Certainly, anyone coming into the market now must have distinct edge. Ponzo says: ‘They need something much more than a technical gimmick or gadgetry.’ He judges that Chi-X has first-mover advantage, while Turquoise has critical mass because of its investment bank backers. Meanwhile, Equiduct has a smart half-exchange, half-aggregator model and BATs, the latest MTF to go live, is the Walmart of order matching. It is far from clear, though, which one or ones will win out. Ponzo says: ‘Like gravity, the bigger you are, the more liquidity you attract. No single ECN has yet to pull away from the rest.’

And no single MTF is likely to kick down the final straight until it is clear that technology solutions can keep pace with the new marketplace. For instance, the use of algorithms, which are increasingly important for fast and efficient trading, has been complicated by the advent of the MTFs.

Simon Nathanson, chief executive of Neonet, says traders need to know they can reach all the venues, – or at least the relevant venues – get the necessary market data and be able to process it.  ‘Direct market access, viewed in the last couple of years as a commodity, could now be a complex and niche service where issues such as the speed at which orders are executed, becomes a key issue.’

The difficulties are likely to intensify in the future, says Nathanson. ‘Next year we may see 30, 40 or even 50 new execution venues if you count MTFs, dark pools and systematic internalisers. It will be too expensive for everyone to build connectivity to all those places and this presents opportunities for providers like us.’ However, as in the US with the Electronic Communication Networks (ECNs), consolidation is likely to take place. ‘The traditional exchanges eventually bought up many of the ECNs and this is likely to happen to the MTFs in Europe,’ Nathanson says.

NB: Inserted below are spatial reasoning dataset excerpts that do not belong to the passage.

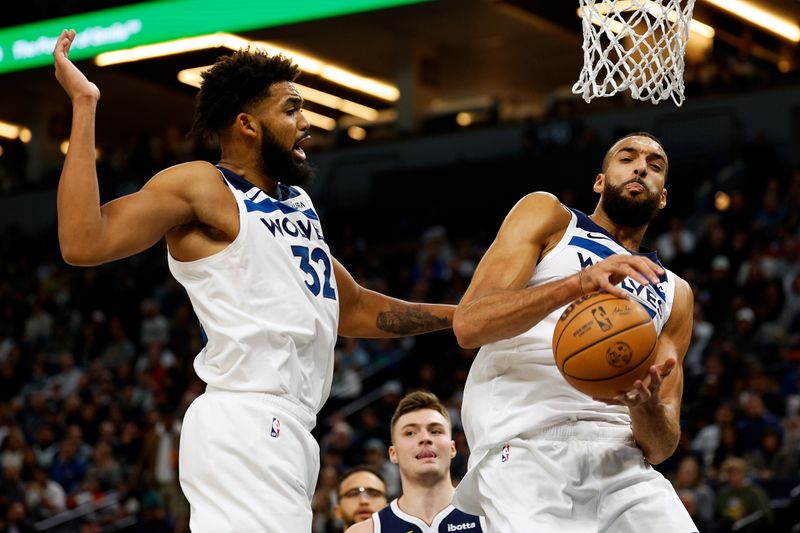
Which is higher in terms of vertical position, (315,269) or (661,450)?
(315,269)

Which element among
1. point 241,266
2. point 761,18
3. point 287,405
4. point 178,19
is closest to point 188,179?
point 241,266

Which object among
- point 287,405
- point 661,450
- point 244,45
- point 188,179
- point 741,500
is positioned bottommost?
point 741,500

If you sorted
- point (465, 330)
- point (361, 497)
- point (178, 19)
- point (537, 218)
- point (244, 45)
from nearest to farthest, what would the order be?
point (465, 330) → point (537, 218) → point (361, 497) → point (178, 19) → point (244, 45)

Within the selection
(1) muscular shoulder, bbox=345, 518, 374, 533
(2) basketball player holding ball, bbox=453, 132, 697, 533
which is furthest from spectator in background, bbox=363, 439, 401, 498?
(2) basketball player holding ball, bbox=453, 132, 697, 533

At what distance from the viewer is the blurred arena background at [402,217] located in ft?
39.1

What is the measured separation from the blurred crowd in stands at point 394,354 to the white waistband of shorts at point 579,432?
536cm

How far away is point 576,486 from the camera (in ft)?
13.9

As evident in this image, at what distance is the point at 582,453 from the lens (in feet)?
13.9

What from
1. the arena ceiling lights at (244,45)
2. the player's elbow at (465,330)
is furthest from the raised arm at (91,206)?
the arena ceiling lights at (244,45)

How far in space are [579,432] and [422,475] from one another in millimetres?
1822

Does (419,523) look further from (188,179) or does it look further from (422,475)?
(188,179)

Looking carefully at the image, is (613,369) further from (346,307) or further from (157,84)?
(157,84)

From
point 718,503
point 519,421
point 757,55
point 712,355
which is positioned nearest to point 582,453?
point 519,421

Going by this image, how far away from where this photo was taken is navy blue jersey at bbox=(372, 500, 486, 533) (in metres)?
5.96
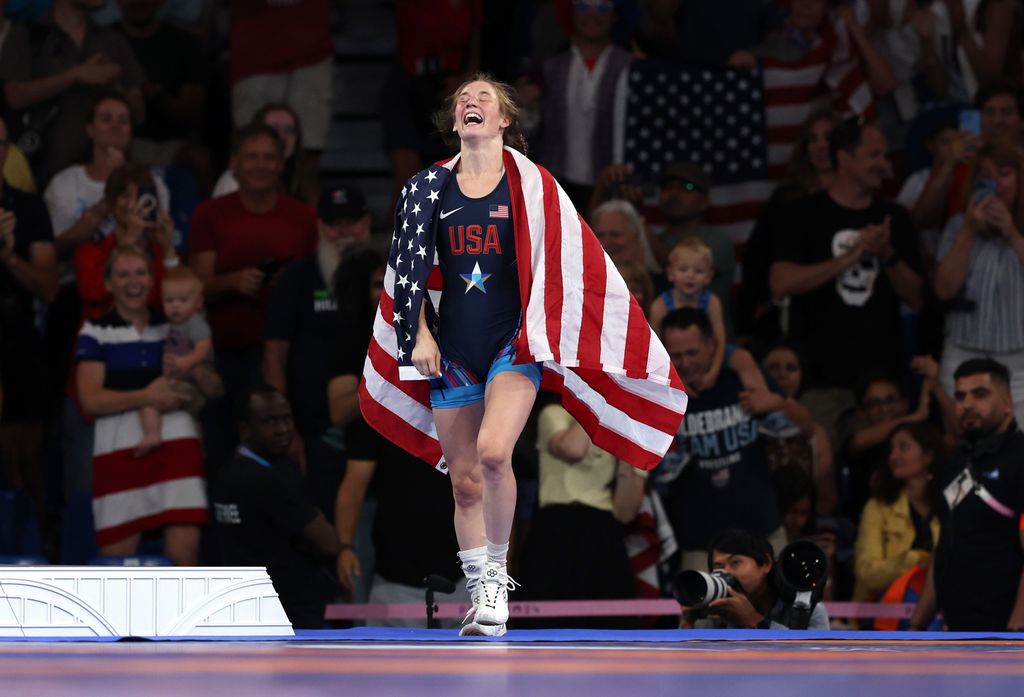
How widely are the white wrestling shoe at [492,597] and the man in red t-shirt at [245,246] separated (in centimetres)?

But, before this happens, MTFs are likely to bring huge changes to the marketplace. Latency for instance, is improving fast and attracting innovative approaches. Nathanson says: ‘Thirty years ago, everyone traded together at an exchange. Then with electronic trading they all went back to their own offices to trade. Now, speed of light down cables is the key, so servers need to be close to the order book machine. So you end up with servers instead of people inside the exchange buildings. You could say we have come full circle.’